Available data:
•••

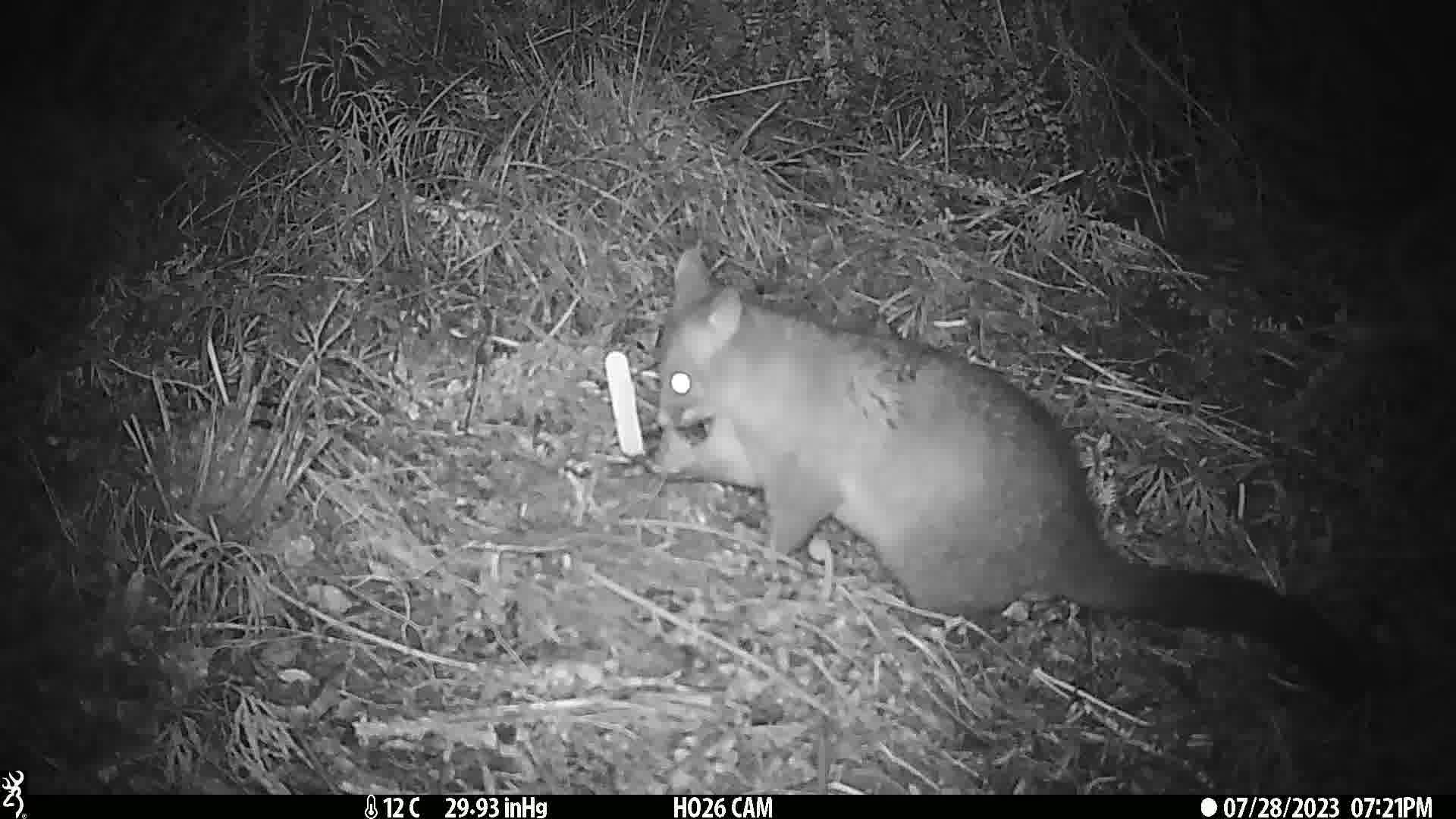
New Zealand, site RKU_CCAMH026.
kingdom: Animalia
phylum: Chordata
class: Mammalia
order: Diprotodontia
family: Phalangeridae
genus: Trichosurus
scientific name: Trichosurus vulpecula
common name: common brushtail possum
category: possum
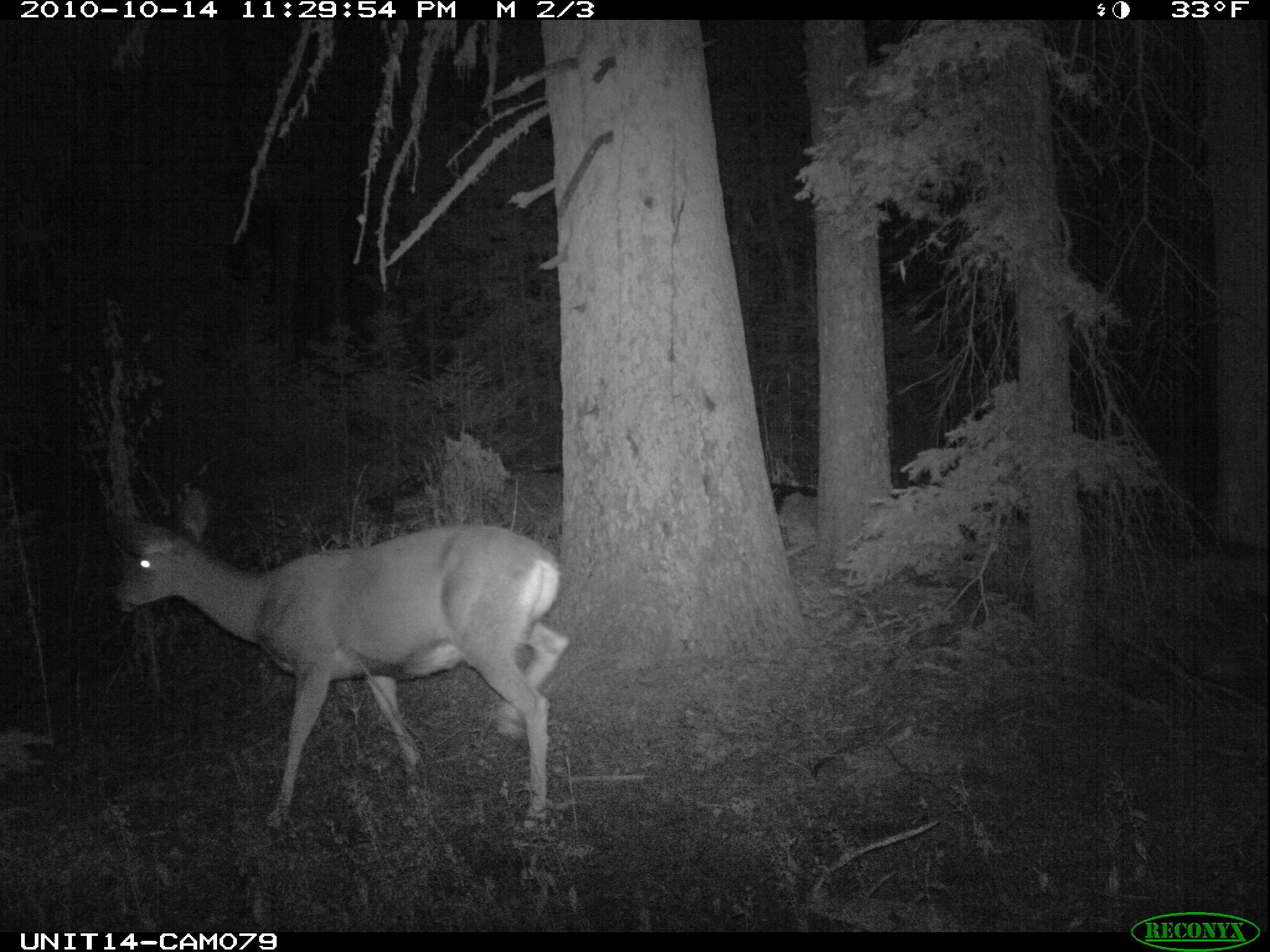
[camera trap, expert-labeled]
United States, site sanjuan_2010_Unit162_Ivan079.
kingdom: Animalia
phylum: Chordata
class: Mammalia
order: Artiodactyla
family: Cervidae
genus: Odocoileus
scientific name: Odocoileus hemionus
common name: mule deer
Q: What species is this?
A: Odocoileus hemionus (mule deer).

•••

Using the listing above, list every line in which the string "name" occurs.

scientific name: Trichosurus vulpecula
common name: common brushtail possum
scientific name: Odocoileus hemionus
common name: mule deer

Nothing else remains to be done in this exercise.